I work with many families. A 23-year-old son in a family might have been diagnosed with schizophrenia. He might be three years into a degree but has had to take a break. Because of societal ableism and the idea that people with mental health issue or disabilities are "less than", many family members think such people have to be cared for for the rest of their lives and will never have a quality of life whereby they can function and be supported. The starting point with a son or daughter with mental health issues is to ask what they can do to care for them. We know this manifests in control and almost doing too much for the person. I work to support families to help them understand this stigma and understand they have to stand back and support their relative to have their rights and supports separate to family members.
The other point disabled people make the whole time is, dare I say it, that care is weaponised again them. Family members who want to have their needs and rights protected often use this against disabled people to keep them within the family and cared for. When we use language such as "caring for" people straight away we think that mother, father, brother or sister must know what they are talking about. No one ever goes to that family to ask how to help all of them to have autonomy and equality to the degree it is possible for them.

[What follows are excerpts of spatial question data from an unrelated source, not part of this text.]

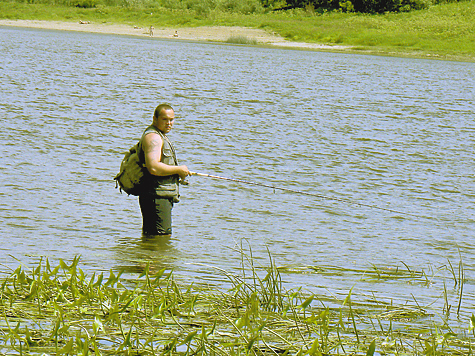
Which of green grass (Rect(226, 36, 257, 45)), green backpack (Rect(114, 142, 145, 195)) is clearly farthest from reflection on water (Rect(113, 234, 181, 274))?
green grass (Rect(226, 36, 257, 45))

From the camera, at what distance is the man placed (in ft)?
19.7

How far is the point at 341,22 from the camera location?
55188 mm

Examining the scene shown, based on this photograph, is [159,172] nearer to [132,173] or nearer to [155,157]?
[155,157]

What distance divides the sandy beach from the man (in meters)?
41.6

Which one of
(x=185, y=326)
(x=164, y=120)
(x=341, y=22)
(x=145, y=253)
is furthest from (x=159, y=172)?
(x=341, y=22)

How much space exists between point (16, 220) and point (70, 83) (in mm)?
15305

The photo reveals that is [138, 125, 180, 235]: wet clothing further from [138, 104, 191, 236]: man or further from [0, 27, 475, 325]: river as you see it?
[0, 27, 475, 325]: river

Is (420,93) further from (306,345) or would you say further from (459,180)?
(306,345)

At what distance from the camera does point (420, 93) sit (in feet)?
81.3

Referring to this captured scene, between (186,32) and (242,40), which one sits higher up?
→ (186,32)

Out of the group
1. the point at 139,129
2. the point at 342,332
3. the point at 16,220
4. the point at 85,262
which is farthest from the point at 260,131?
the point at 342,332

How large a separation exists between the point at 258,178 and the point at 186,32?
44.9 m

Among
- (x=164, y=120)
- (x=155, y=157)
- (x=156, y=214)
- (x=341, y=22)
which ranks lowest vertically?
(x=156, y=214)

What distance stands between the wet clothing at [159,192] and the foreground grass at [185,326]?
6.33ft
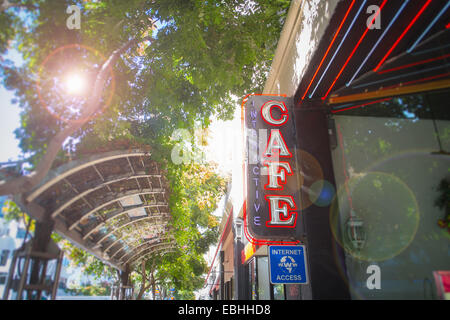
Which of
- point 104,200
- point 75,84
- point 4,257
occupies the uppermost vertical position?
point 75,84

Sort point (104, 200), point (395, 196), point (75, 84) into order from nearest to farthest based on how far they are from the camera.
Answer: point (75, 84), point (395, 196), point (104, 200)

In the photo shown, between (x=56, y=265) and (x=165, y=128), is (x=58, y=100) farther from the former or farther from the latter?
(x=165, y=128)

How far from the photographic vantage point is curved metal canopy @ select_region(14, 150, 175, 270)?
15.5 ft

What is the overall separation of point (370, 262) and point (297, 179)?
2.01m

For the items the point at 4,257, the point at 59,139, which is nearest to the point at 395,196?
the point at 59,139

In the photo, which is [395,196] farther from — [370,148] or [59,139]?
[59,139]

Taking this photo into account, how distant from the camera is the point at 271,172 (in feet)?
18.7

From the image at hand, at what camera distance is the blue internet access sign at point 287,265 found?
4914mm

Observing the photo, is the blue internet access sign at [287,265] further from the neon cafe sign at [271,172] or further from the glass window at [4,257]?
the glass window at [4,257]

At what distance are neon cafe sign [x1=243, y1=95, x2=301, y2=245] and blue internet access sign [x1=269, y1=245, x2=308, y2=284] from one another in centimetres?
26

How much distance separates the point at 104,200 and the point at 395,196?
6.93 meters

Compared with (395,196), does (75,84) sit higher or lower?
higher

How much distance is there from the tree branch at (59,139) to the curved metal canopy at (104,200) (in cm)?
17
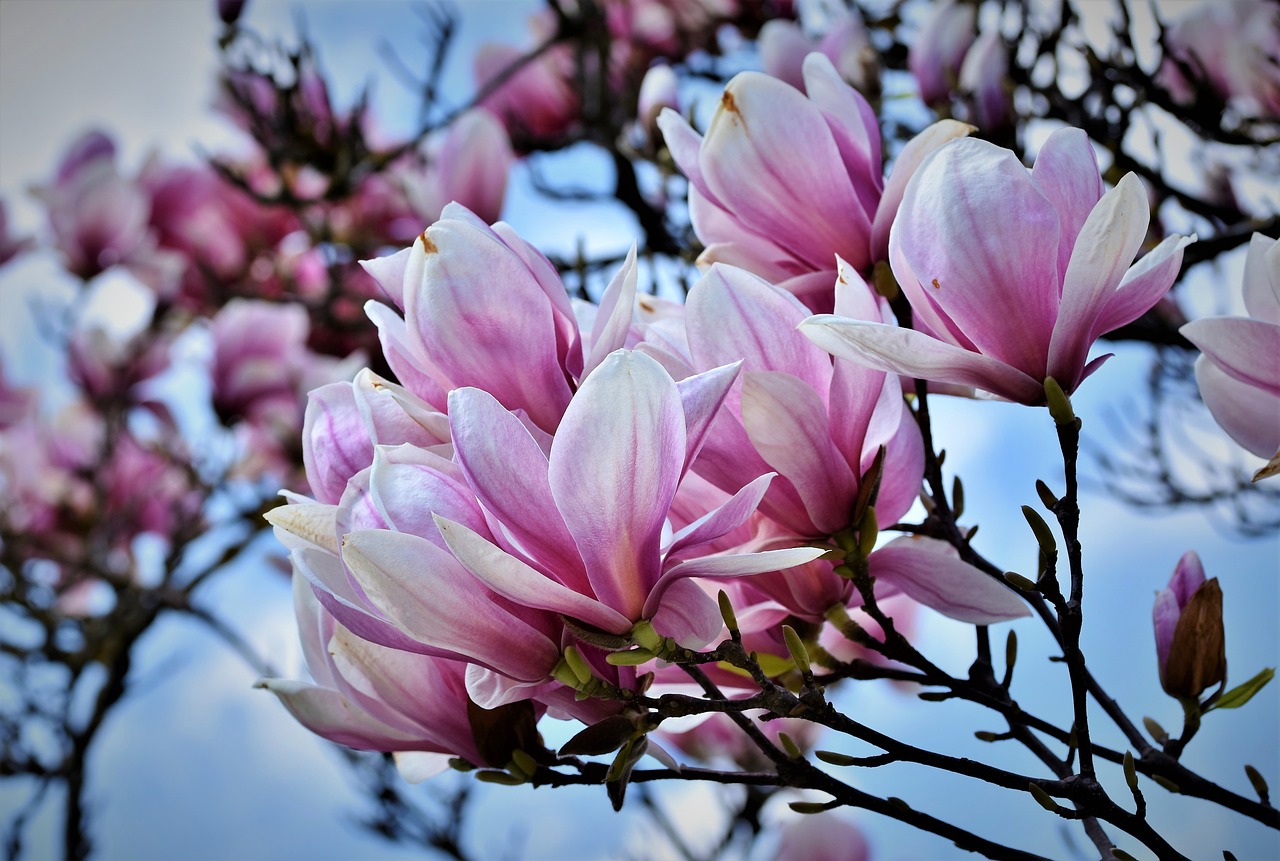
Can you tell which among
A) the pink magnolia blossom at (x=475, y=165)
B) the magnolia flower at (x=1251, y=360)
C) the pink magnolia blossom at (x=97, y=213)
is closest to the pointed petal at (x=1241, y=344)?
the magnolia flower at (x=1251, y=360)

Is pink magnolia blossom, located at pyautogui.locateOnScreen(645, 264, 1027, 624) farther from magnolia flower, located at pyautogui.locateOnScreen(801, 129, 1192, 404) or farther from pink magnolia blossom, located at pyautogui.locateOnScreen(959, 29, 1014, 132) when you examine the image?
pink magnolia blossom, located at pyautogui.locateOnScreen(959, 29, 1014, 132)

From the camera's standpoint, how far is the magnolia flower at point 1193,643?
0.49 m

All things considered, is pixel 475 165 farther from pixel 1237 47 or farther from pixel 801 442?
pixel 801 442

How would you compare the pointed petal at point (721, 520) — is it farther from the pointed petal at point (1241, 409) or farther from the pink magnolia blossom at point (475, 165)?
the pink magnolia blossom at point (475, 165)

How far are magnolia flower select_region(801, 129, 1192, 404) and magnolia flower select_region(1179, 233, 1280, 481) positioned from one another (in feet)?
0.18

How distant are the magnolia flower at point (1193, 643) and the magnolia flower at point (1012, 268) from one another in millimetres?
161

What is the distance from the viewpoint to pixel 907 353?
376 millimetres

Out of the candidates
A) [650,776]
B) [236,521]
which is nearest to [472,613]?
[650,776]

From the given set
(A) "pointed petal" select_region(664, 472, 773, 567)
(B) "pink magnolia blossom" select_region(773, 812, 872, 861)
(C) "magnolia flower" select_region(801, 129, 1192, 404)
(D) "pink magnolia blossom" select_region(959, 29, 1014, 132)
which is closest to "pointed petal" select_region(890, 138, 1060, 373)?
(C) "magnolia flower" select_region(801, 129, 1192, 404)

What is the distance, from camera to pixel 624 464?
347mm

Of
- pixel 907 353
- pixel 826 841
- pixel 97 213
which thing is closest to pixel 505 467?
pixel 907 353

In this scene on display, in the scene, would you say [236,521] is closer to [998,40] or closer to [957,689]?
[998,40]

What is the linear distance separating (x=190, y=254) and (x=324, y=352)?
12.7 inches

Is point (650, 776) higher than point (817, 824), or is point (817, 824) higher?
point (650, 776)
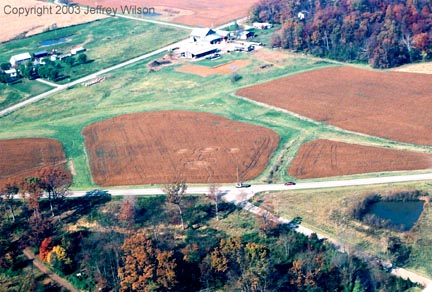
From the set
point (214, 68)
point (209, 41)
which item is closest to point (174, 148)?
point (214, 68)

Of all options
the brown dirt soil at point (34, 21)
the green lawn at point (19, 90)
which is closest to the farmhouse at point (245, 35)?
the green lawn at point (19, 90)

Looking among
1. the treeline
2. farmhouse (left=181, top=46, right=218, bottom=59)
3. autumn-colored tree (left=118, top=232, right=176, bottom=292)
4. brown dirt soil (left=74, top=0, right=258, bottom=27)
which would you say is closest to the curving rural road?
autumn-colored tree (left=118, top=232, right=176, bottom=292)

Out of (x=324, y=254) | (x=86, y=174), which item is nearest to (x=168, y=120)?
(x=86, y=174)

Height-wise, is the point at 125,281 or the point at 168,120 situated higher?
the point at 168,120

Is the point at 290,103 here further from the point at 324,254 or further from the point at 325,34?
the point at 324,254

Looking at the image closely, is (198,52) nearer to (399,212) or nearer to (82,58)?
(82,58)

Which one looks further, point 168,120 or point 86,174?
point 168,120
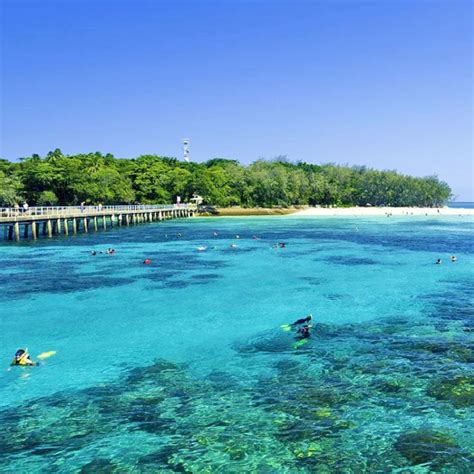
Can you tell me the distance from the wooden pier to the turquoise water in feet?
74.8

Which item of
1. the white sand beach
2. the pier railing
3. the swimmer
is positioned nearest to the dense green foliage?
the white sand beach

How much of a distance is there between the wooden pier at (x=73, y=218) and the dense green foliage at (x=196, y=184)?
257 inches

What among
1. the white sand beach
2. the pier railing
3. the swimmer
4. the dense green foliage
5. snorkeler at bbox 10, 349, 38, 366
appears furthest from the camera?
the white sand beach

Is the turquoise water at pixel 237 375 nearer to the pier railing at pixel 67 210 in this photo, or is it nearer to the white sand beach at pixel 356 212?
the pier railing at pixel 67 210

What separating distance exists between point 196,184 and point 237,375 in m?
95.6

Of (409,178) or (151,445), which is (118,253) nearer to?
(151,445)

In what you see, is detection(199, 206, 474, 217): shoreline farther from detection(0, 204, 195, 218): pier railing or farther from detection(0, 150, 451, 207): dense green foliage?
detection(0, 204, 195, 218): pier railing

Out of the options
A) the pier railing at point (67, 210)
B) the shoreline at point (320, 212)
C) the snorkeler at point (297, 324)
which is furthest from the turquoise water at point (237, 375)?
the shoreline at point (320, 212)

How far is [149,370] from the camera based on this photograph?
588 inches

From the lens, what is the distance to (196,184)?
108125mm

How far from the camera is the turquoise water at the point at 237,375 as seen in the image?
10.2 metres

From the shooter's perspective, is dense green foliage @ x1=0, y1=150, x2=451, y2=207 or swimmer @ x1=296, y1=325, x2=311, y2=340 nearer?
swimmer @ x1=296, y1=325, x2=311, y2=340

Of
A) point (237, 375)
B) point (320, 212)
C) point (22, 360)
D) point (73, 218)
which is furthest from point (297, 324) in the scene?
point (320, 212)

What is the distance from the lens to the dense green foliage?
9025 cm
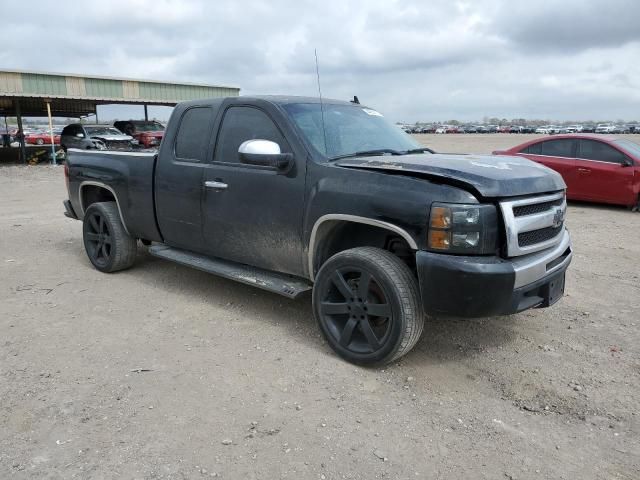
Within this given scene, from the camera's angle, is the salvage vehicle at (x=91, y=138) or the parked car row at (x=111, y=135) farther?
the parked car row at (x=111, y=135)

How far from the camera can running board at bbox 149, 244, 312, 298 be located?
4.18m

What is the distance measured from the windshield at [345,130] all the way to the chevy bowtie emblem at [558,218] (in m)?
1.37

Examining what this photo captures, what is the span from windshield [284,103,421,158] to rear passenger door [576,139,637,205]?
265 inches

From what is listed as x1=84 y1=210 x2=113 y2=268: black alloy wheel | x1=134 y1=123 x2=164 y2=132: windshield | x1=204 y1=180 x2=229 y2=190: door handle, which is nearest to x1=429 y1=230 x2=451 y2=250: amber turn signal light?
x1=204 y1=180 x2=229 y2=190: door handle

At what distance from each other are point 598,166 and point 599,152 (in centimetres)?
33

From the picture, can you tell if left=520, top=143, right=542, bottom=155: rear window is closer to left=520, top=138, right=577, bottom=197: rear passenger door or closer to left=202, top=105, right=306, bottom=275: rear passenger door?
left=520, top=138, right=577, bottom=197: rear passenger door

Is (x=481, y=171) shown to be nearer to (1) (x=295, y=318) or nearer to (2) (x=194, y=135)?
(1) (x=295, y=318)

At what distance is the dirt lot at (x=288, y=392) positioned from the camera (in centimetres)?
274

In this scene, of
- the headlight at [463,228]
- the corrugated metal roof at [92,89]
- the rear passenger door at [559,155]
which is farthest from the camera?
the corrugated metal roof at [92,89]

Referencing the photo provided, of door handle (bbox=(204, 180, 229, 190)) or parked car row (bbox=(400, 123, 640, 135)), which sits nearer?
door handle (bbox=(204, 180, 229, 190))

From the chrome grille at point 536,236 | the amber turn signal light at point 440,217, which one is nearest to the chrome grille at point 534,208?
the chrome grille at point 536,236

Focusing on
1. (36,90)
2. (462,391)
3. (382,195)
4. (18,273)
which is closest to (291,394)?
(462,391)

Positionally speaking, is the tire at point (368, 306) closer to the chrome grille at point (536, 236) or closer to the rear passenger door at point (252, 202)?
the rear passenger door at point (252, 202)

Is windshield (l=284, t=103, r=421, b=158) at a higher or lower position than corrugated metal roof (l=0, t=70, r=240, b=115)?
lower
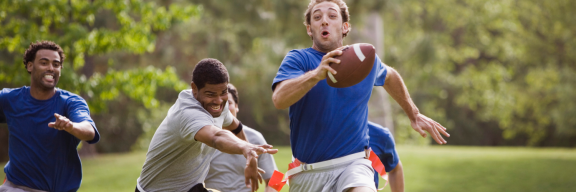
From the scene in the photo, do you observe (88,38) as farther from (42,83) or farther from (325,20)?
(325,20)

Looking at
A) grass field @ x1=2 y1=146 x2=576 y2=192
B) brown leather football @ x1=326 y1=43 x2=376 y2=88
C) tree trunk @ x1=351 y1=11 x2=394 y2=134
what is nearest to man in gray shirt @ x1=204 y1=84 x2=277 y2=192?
brown leather football @ x1=326 y1=43 x2=376 y2=88

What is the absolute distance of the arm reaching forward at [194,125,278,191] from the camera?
2.98 meters

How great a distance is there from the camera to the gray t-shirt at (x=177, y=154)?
369 centimetres

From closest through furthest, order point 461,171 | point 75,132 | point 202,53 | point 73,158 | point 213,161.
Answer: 1. point 75,132
2. point 73,158
3. point 213,161
4. point 461,171
5. point 202,53

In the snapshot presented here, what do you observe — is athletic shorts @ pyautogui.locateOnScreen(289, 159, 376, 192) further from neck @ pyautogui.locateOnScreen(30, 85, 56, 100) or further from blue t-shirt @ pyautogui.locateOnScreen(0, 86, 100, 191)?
neck @ pyautogui.locateOnScreen(30, 85, 56, 100)

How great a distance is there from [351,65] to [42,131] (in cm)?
272

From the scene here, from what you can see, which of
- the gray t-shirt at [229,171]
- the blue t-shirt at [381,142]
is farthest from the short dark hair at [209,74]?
the blue t-shirt at [381,142]

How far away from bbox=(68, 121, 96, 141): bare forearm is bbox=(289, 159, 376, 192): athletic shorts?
160 centimetres

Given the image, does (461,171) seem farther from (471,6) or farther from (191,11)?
(471,6)

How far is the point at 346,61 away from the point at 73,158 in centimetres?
262

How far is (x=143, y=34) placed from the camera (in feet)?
35.5

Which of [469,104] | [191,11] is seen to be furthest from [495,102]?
[191,11]

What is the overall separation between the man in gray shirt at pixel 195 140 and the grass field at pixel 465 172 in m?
7.78

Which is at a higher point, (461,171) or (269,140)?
(461,171)
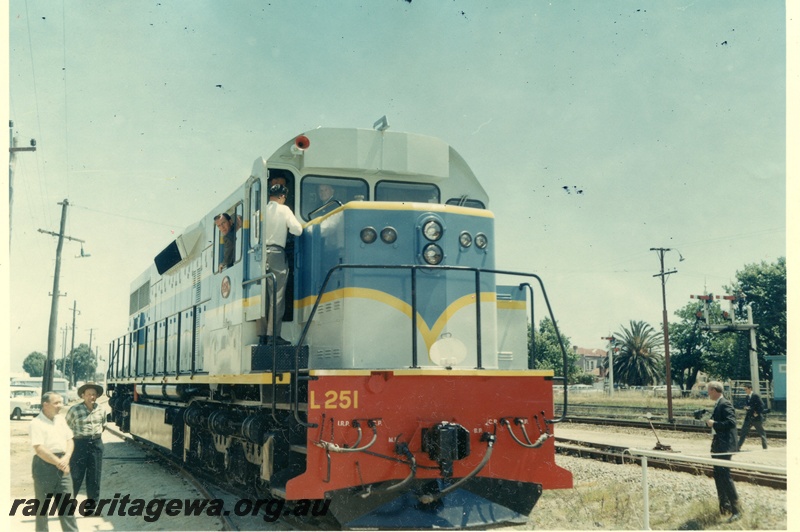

I spent a few days with relatives with whom I have a very loving relationship. My 23-year-old cousin has a significant intellectual disability. He communicates differently. He does not use words. He is non-verbal. My goodness is he well able to communicate what his needs are. He has a significant intellectual disability. What was really fascinating in the beautiful relationship I have with his parents is during our conversations it never dawned on them that he should have his own personal supports. They never thought they could go on holiday together when he would have someone to help him, rather than the idea of always going into residential respite. Of course he will go for that because it is the option available but we do not look at families and see how they can be together and how a person with significant impairment, including intellectual disability, can have support in his or her own right. That person can be treated equally to his or her brothers and sisters.